- Born: Wang Congyu 7 January 1992 (age 33) Singapore
- Genres: Classical music
- Occupation: Pianist
- Instrument: Piano
- Years active: 2012 - present
- Spouse: Julie Lu ​(m. 2015)​
- Website: Official website

= Congyu Wang =

Congyu Wang (王聪瑀} (born 7 January 1992) is a Singaporean concert pianist based in Réunion, France.

==Early life==
Wang was born in 1992, in Singapore, and has an elder sister. He began playing piano at the age of three. Despite resistance from his parents over his decision to further his studies in piano, he attended Ecole Normale de Musique de Paris with a scholarship, where he studied with French pianists Jean-Marc Luisada and Odile Catelin-Delangle. Later, he attended the Schola Cantorum de Paris where he studied with Gabriel Tacchino.

==Career==
By the time Wang turned 18, he had participated in several international piano competitions in cities such as Berlin, Bordeaux, Vulaines Sur Seine, Lagny Sur Marne, Merignac, Paris and Slovenia. In the competitions held in Berlin and Bordeaux, he emerged victorious and received the Grand Prizes., as well as a prize at one of the prestigious competitions in Asia, the Ananda Sukarlan Award in Jakarta, Indonesia.

In 2015, Wang released his debut album, Charme, a collection of piano works by French composer Francis Poulenc. The album was released on KNS Classical and received positive reviews from multiple news outlets including Today. In 2018, he released his second album, Reflets dedicated to Claude Debussy on the centennial of the French composer's death. In the same year, he founded the Piano Island Festival and Piano Concerto Festival.

During the COVID-19 pandemic, Wang taught piano students virtually. After the pandemic, with the resumption of concerts and shows, in 2022, Wang became a Steinway Artist. Prior to this, he was a Young Steinway Artist for about 10 years.

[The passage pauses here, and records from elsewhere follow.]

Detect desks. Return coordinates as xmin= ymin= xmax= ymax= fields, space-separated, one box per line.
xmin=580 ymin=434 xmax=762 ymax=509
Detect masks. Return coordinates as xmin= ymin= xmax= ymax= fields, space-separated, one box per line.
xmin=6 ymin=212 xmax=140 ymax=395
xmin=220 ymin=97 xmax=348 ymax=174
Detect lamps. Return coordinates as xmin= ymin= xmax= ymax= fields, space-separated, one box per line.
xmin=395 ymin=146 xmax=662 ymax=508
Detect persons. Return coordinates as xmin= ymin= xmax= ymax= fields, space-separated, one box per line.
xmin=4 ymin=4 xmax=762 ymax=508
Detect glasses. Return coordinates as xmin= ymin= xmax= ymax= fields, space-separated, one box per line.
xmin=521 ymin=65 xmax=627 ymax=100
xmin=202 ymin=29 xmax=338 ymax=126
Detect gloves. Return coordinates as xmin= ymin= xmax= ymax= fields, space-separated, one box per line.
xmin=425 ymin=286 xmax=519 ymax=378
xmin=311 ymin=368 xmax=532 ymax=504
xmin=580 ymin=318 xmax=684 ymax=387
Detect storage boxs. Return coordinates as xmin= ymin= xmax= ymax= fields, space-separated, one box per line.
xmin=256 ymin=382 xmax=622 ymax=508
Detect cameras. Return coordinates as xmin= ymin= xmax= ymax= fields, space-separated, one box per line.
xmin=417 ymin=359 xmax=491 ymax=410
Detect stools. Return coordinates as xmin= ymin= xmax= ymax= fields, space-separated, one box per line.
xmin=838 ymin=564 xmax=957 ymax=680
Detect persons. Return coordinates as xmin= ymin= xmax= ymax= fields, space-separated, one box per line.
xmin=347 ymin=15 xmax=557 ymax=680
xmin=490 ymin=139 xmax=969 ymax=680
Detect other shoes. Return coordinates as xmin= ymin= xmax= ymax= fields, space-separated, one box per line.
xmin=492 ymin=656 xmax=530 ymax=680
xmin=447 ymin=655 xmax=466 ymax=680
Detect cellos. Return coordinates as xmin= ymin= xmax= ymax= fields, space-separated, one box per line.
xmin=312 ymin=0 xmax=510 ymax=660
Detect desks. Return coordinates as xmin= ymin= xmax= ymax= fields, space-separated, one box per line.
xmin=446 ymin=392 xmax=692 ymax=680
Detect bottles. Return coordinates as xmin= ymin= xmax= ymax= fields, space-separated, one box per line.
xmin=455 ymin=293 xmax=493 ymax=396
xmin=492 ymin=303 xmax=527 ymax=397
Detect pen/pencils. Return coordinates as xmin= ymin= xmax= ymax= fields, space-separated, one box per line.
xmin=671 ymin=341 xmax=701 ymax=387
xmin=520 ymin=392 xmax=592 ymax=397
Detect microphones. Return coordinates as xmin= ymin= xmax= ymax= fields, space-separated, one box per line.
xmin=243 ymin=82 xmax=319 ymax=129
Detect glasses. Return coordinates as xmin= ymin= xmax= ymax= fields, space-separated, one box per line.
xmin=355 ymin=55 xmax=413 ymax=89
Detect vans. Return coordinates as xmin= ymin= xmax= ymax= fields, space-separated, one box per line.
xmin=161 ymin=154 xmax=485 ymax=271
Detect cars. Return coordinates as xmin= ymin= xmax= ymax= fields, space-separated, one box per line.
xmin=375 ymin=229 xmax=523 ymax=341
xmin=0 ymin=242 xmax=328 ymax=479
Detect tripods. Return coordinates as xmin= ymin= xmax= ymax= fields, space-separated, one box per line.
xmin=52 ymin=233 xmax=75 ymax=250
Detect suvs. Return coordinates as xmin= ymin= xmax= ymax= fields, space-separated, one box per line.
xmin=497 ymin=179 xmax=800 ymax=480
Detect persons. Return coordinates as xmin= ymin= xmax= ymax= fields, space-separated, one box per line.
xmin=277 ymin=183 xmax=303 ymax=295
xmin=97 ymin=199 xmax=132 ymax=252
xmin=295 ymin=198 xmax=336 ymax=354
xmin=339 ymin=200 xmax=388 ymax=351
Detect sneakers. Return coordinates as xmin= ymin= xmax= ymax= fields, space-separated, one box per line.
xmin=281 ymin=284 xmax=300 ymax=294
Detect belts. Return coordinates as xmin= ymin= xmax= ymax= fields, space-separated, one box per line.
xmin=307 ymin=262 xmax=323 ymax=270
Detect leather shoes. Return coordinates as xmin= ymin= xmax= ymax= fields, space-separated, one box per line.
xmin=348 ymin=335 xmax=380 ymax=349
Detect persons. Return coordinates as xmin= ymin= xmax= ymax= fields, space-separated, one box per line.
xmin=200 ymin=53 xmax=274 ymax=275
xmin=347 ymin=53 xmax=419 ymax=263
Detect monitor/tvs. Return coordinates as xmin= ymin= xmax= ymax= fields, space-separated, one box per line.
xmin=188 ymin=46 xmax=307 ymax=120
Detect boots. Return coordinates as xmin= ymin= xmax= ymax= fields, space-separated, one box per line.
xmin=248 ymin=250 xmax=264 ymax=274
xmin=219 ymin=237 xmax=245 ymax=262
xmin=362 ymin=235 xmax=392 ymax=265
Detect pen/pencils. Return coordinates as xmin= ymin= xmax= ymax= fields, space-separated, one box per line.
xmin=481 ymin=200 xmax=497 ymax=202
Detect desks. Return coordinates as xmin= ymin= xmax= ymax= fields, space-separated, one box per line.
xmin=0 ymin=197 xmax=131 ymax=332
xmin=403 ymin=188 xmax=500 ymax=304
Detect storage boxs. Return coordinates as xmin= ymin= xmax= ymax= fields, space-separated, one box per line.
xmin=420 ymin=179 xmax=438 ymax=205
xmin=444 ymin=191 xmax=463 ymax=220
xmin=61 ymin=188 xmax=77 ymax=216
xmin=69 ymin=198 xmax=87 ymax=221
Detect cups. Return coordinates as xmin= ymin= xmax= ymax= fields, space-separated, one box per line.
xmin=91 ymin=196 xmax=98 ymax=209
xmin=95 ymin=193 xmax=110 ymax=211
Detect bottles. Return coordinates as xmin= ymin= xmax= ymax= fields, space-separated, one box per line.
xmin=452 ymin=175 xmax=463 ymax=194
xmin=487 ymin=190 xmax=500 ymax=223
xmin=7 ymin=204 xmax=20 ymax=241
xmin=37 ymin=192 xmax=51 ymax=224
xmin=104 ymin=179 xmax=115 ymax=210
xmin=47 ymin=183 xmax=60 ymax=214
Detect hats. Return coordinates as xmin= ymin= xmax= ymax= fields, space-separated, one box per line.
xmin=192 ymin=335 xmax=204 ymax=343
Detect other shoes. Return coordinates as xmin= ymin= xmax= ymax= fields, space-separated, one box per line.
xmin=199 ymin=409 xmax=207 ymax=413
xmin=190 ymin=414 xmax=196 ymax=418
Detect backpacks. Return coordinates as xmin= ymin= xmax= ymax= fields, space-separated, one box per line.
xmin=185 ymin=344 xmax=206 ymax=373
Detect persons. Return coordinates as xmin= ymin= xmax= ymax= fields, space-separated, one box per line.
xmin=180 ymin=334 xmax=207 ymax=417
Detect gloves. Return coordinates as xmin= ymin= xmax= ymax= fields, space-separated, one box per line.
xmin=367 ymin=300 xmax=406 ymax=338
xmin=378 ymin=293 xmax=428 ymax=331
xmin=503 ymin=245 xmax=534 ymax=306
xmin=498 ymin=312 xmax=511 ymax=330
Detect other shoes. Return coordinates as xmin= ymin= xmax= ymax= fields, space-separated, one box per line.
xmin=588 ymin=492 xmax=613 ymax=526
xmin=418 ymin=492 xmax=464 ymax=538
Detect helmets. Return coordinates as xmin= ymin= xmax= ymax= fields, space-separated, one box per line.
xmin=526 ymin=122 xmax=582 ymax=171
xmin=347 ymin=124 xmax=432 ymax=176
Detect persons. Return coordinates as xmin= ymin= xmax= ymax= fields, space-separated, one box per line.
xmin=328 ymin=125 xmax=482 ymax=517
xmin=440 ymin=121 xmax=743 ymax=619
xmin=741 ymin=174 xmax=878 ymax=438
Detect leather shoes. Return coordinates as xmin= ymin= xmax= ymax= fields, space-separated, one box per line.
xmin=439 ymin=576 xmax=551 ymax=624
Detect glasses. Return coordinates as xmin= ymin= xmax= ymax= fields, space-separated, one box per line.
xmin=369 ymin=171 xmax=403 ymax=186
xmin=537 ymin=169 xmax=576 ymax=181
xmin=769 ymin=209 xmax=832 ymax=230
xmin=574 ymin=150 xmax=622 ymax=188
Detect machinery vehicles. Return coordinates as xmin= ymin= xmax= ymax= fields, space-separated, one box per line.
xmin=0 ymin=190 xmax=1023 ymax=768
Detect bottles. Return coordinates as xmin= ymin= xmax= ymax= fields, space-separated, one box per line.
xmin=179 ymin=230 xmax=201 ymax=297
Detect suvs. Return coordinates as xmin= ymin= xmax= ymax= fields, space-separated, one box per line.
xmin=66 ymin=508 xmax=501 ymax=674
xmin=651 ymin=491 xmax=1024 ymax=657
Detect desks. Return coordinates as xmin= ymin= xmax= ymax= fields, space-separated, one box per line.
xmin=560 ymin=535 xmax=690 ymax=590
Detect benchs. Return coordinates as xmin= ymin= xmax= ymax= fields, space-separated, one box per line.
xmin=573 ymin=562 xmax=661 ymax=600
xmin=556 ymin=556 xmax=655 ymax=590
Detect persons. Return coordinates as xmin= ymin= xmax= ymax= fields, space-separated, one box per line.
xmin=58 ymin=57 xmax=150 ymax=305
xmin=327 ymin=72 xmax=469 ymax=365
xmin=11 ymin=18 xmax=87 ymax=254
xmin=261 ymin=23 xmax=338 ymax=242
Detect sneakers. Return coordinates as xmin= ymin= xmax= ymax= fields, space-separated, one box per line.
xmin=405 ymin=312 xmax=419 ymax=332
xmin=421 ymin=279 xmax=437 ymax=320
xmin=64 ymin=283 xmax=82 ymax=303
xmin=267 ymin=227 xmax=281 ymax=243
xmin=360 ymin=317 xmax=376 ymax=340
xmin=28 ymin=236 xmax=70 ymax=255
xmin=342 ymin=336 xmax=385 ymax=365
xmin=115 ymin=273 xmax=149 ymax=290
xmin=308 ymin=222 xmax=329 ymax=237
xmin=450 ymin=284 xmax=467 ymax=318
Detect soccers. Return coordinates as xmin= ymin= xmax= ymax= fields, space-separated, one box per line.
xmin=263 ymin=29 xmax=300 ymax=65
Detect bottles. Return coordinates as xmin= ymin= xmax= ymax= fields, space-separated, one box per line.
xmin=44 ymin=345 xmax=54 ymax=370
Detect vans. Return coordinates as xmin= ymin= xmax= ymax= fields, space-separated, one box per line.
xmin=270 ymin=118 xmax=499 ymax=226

Given that Wang has pursued the majority of his musical education in France, he exhibits a strong inclination towards French composers and classical musical genres. With a repertoire comprising nearly 30 piano concertos, Wang has extensively studied the complete solo piano works of Frédéric Chopin and Francis Poulenc. Consequently, he has performed in over 800 recitals globally and has shared the stage with numerous renowned musicians including such as Romain Leleu, Agnes Kallay, Giancarlo de Lorenzo, Elena Xanthoudakis, Grigor Palikarov, Quatour Arsis etc. In December 2023, Wang published his autobiography, The Wandering Pianist which reached the bestseller status on Amazon.

== Personal life ==
In 2010, while studying in Paris, he met his future wife, Julie Lu, a fellow student Chinese French from the Reunion Island. They were married in 2015, and Wang would move to Reunion Island.